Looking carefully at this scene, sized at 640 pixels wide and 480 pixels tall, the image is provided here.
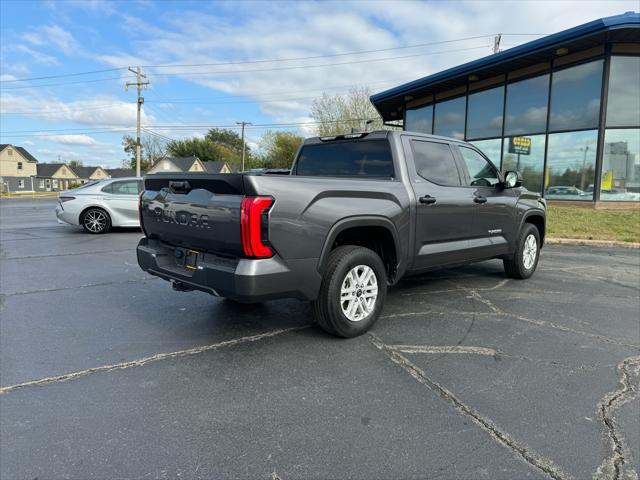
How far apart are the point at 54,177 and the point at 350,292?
100 m

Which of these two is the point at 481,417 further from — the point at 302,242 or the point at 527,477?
the point at 302,242

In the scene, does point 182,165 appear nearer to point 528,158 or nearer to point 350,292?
point 528,158

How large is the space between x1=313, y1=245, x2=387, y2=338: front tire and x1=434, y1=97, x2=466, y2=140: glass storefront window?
17.6 metres

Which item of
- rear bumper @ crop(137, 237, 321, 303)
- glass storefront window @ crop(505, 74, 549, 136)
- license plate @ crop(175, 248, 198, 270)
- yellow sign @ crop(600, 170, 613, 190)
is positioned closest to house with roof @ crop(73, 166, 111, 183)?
glass storefront window @ crop(505, 74, 549, 136)

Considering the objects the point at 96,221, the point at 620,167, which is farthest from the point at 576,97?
the point at 96,221

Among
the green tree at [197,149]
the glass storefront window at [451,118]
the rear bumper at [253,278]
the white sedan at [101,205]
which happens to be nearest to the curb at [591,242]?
the rear bumper at [253,278]

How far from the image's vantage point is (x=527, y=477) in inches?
88.3

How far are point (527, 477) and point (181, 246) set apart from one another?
3.14m

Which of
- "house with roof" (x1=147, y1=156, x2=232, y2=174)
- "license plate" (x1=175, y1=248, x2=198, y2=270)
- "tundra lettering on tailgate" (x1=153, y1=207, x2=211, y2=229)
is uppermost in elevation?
"house with roof" (x1=147, y1=156, x2=232, y2=174)

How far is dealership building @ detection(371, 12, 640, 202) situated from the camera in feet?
48.2

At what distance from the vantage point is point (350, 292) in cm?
395

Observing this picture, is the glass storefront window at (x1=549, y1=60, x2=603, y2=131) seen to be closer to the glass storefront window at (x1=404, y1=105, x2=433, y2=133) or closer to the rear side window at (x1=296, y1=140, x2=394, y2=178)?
the glass storefront window at (x1=404, y1=105, x2=433, y2=133)

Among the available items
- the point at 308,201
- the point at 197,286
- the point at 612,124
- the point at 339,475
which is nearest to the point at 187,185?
the point at 197,286

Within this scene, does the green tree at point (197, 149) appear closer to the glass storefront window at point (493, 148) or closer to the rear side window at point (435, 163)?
the glass storefront window at point (493, 148)
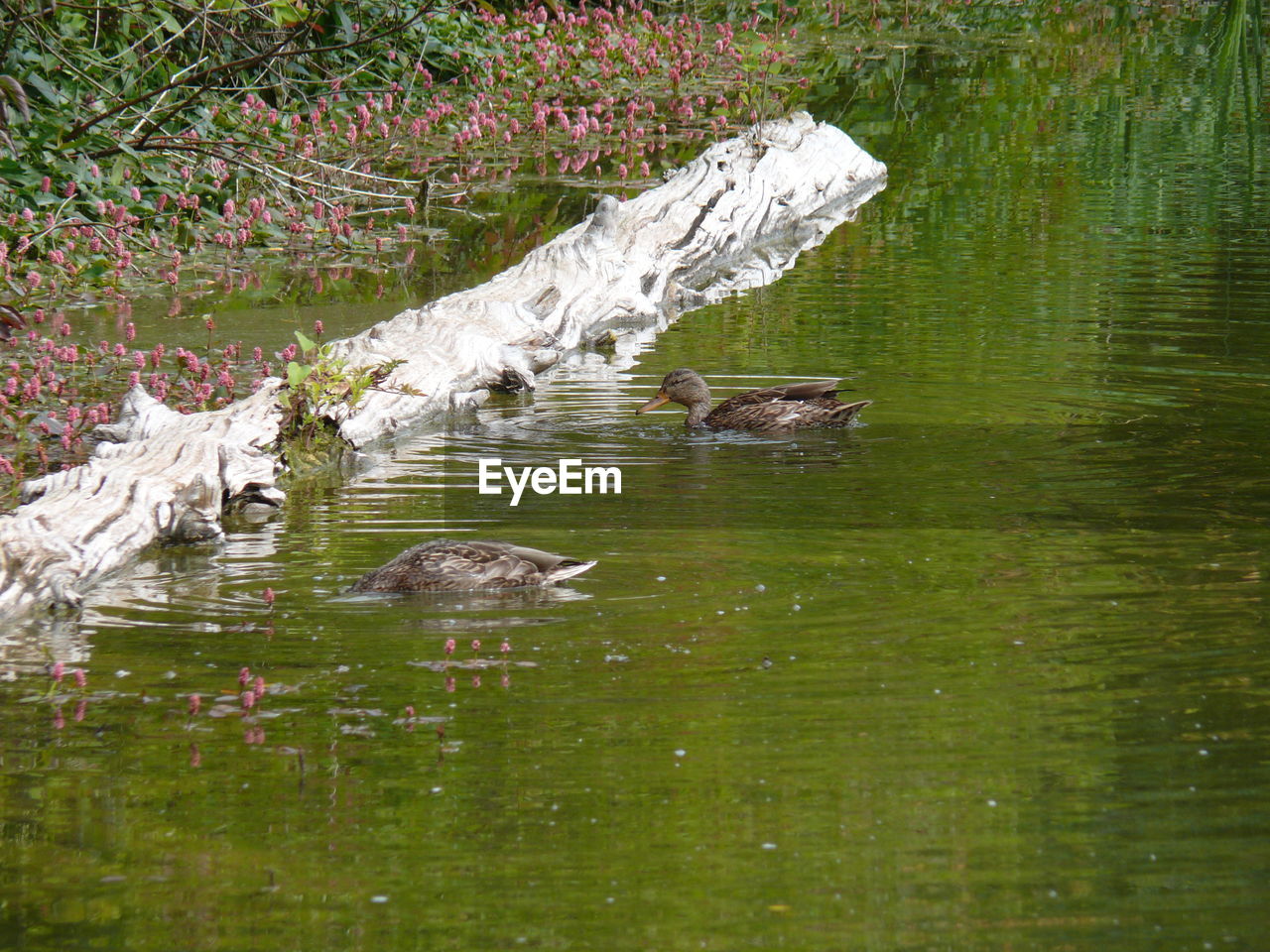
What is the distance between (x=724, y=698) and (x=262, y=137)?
11451 millimetres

WHAT IS BEING ASKED — Reproduce the lines above, starting with the first one and going on through the line with "17.6 metres". Leave the pictures out of your answer.

EXERCISE OUTPUT —
Looking carefully at this scene, sized at 640 pixels wide and 480 pixels tall, the image is provided here.
How far apart are the point at 54,177 and the point at 350,292?
100 m

Which of these two is the point at 481,417 further from — the point at 302,242 or the point at 527,477?
the point at 302,242

In the scene, does point 182,165 appear nearer to point 528,158 or nearer to point 350,292?
point 528,158

How large is the space between x1=313, y1=245, x2=387, y2=338: front tire and x1=434, y1=97, x2=466, y2=140: glass storefront window?
17.6 metres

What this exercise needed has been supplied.